Security: Central Authentication And Device Identities
The individual machines networked via the edge, including edge devices, must be unequivocally identified throughout the IT and provided with access rights to central resources. IT security tasks such as IAM (Identity & Access Management) or the issuing of so-called certificates for identification come to the fore.
Classic assumptions such as “everything is safe in the LAN within the company, outside there is danger” are no longer applicable because edge computing is blurring the boundary between inside and outside. New approaches are needed, such as the “zero trust” paradigm. It follows the principle that all internal and external parts of an IT or cloud/edge application must be secured equally.
Decarbonization Doesn’t Stop At The Edge
The trends described so far have a downside that will soon be intolerable: they drive up energy consumption and impact a company’s carbon footprint. Energy-saving technologies and better energy use promise a remedy – for example, by using waste heat. Above all, high-performance edge data centres require energy management that must be considered right from the start. Here we see a trend that will characterise the coming decades: In the future, it will be a question of increasing energy efficiency and at the same time implementing further sustainability measures through innovative technologies.

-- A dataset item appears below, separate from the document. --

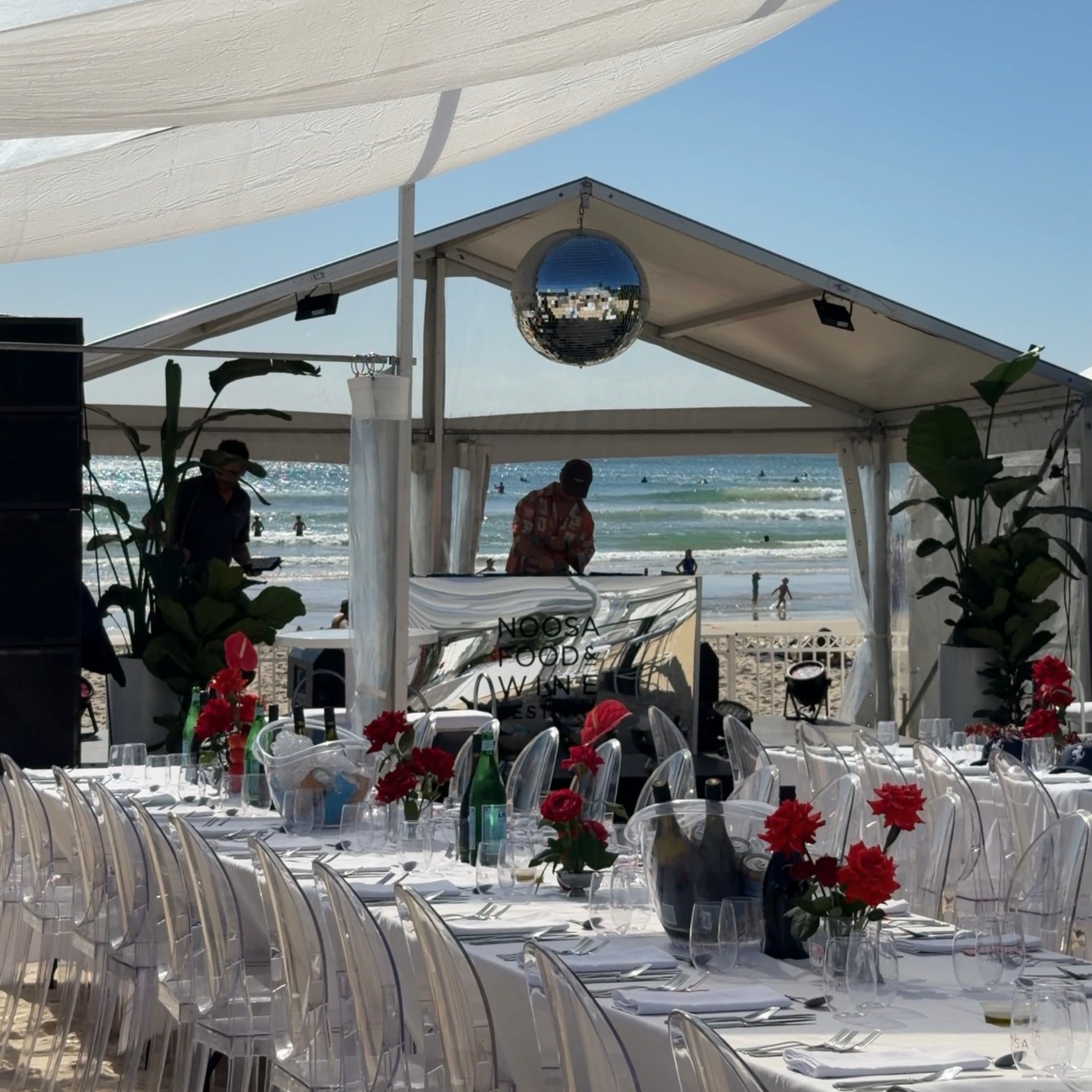 Beachside outdoor event setup with long dining tables covered with white tablecloths, decorated with red flowers and glassware, under a white canopy. There are clear acrylic chairs around the tables, a small stage or DJ booth in front, and the ocean with swimmers and people enjoying the water in the background.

Edge Computing Makes The Cloud Better
In the future, edge computing will prevail wherever the cloud alone cannot fully exploit its advantages: in real-time applications, big data, and artificial intelligence. Therefore, companies should prepare in good time and adapt their edge infrastructure with standard hardware and software. In the long term, the intensive cooperation between edge and cloud will become the new normal in industrial IT: Both technologies contribute to success with their strengths.